* [Excerpt provided]:
Here are some additional details about these files:

  • pom.xml
    A maven project file. Edit this to change the version of the workflow and to add or modify workflow dependencies such as program, modules and data.
  • workflow
    This directory contains the workflow skeleton. Look in here to modify the workflow configuration and data files.
  • src
    This directory contains the Java client. Look in here to modify the .java files (Java workflow). The examples of Java workflows can be found here.
  • workflow.properties
    You can edit the description and workflow names in this file.

Workflow Manifest

The workflow manifest (metadata.xml) includes the workflow name, version, description, test command, and enough information so that the SeqWare tools can test, execute, and install the workflow. Here is an example from the MyHelloWorld workflow:

<bundle version="1.0">
  <workflow name="MyHelloWorld" version="1.0" seqware_version="1.1.0"

* [Required work]:
**1)** Answer these questions from the workflow excerpt:
(a) Which file is edited to change the version of the workflow?
(b) In which directory can the examples of Java workflows be found?
(c) What is the file name of the workflow manifest?
**2)** From the workflow excerpt, extract the passage starting with "Here are some" and going on through "in this file.".
The lines that follow come from a different source than the workflow excerpt.

* [Data provided]:
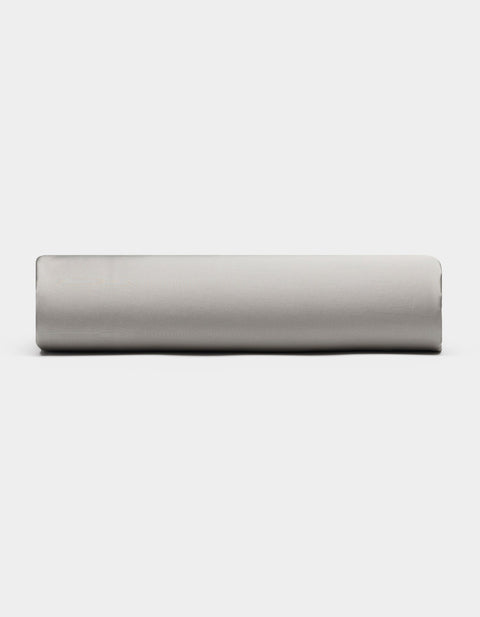 Bamboo Bedding Basic Bundle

* [Solutions in order]:
**1)**
(a) pom.xml
(b) The src directory
(c) metadata.xml

**2)**
Here are some additional details about these files:

  • pom.xml
    A maven project file. Edit this to change the version of the workflow and to add or modify workflow dependencies such as program, modules and data.
  • workflow
    This directory contains the workflow skeleton. Look in here to modify the workflow configuration and data files.
  • src
    This directory contains the Java client. Look in here to modify the .java files (Java workflow). The examples of Java workflows can be found here.
  • workflow.properties
    You can edit the description and workflow names in this file.